- Source passage:
■ ■ ■ ■

Fifty-five years after Brazil unveiled its new capital on a site which, just four and a half years earlier, had been highland scrub, this sleek, spacious city remains strikingly futuristic (albeit in a retro, Jetsons kind of way). Brasília retains the capacity to capture the imagination and to prompt visitors young and old to gaze in amazement and exclaim, “Wow! Cool!”
From 246 feet up, we gaze the length of Eixo Monumental, the long, broad, grass park that forms the main downtown axis. The ministerial buildings, sternly regimented on each side, are flanked by the glossy skyscrapers of the commercial districts.
At face value, this is a serious, government city — a place for high-level meetings and conventions and a place to do business and lobby for political influence. Yes, it’s all that. But as we discover on our after-business stay, it’s also one of the most family-friendly cities in Brazil.
We perch on the observation deck of the Torre de TV, accessed for free by elevator. From here we gain a sense of the city’s unique layout. The technological optimism of the jet age inspired Brasília with a layout that deliberately mimics an airplane.

■ ■ ■ ■

- Data section:
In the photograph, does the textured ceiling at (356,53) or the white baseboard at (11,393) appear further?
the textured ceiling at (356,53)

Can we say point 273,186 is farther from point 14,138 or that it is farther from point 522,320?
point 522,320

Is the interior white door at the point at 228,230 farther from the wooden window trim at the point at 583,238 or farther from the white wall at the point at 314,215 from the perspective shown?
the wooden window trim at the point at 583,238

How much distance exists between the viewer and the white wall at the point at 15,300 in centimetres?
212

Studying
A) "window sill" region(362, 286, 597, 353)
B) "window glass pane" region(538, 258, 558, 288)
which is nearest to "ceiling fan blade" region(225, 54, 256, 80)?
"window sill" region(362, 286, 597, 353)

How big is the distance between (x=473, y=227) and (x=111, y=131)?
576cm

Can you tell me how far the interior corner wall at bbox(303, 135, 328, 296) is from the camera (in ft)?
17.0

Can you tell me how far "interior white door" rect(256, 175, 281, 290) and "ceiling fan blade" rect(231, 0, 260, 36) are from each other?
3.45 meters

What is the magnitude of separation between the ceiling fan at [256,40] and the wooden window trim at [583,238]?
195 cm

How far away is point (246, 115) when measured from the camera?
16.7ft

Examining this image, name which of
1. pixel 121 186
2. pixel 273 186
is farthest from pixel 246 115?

■ ■ ■ ■

- Exercise description: Please write the next part of the Brasília passage, picking up after its final sentence. The entries come from a separate source.

- Response to the exercise:
The Eixo Monumental represents the fuselage. Stretching away from us on both sides we see the curved, swept-back wings, inlaid with avenues and highways. Behind us, the Convention Center serves as the tailplane. Two miles in front of us, shimmering in the heat-hazed distance, the Praça dos Três Poderes (Plaza of Three Powers) represents the cockpit, with the Congresso Nacional (Parliament), the Supremo Tribunal Federal (Supreme Federal Court) and the Palácio do Planalto (the Presidential Office).
We return to ground level, stock up on drinks and snacks at the food court at the base of the tower, then set off to walk the length of the axis. The first stop lies within sight to our right: the Complexo Cultural da República (Cultural Complex of the Republic), one of the last masterpieces (opened in 2006) of the man responsible for many of Brasília’s incredible buildings, the architect Oscar Niemeyer.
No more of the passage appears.